Type II topoisomerases are divided into two subfamilies: IIA and IIB. All TopIIA enzymes possess a similar two-fold symmetrical structure and reaction mechanism. In eukaryotes, IIA enzymes catalyze the relaxation of positively or negatively supercoiled DNA, as well as the decatenation and unknotting of DNA helices.

Bacterial IIA topoisomerases, including DNA gyrase and topoisomerase IV (TopIV), can also decatenate and unknot DNA, but they also possess unique activities. Gyrase catalyzes a reduction in Lk, such as the removal of positive supercoils, and it can also introduce negative supercoils into DNA. TopIV preferentially relaxes positive supercoils and is a potent decatenase. These specialized enzymatic activities apparently derive from the unique C-terminal DNA binding domains not found in eukaryotic IIA enzymes (reviewed in Schoeffler and Berger, 2008). However, the physical basis for the preferential binding of TopIV for positive versus negative supercoils, as well as the role of DNA wrapping in the introduction of negative supercoils by gyrase, are not well understood.
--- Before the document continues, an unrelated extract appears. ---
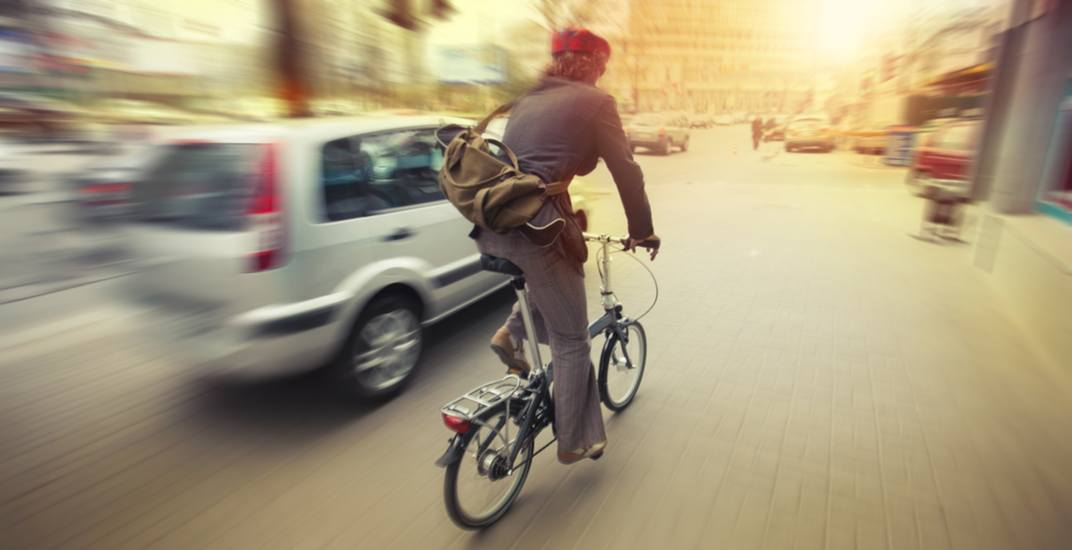 Cyclist in traffic with cars rocksweepershutterstock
Topoisomerase VI (TopVI) exemplifies the IIB subfamily, which is found in archaea, plants, and algae. It is distinguished from the IIA enzymes on the basis of its primary structure and domain architecture. In particular, TopVI lacks the third dimerization interface present in IIA enzymes. Nevertheless, TopVI still bears some structural and mechanistic similarities to TopIIA (Corbett et al., 2007; Graille et al., 2008). TopVI is a homodimer, cleaves two strands of DNA by staggered 5′-phosphotyrosyl linkages, and uses ATP to drive a second DNA duplex through the protein-linked DNA gate to change Lk by steps of two. TopVI can also catalyze DNA decatenation and the relaxation of positive and negative supercoils.

Single-molecule studies of topoisomerase mechanisms

Single-molecule experiments are ideally suited to mimic topological substrates that are biologically relevant, such as the positive supercoils generated ahead of the replication fork or the entangled DNA present prior to chromosome segregation. Furthermore, single-molecule techniques can accurately study the dynamics of topoisomerase activity on these DNA substrates. Here we describe how these approaches uncovered new mechanistic information about topoisomerases.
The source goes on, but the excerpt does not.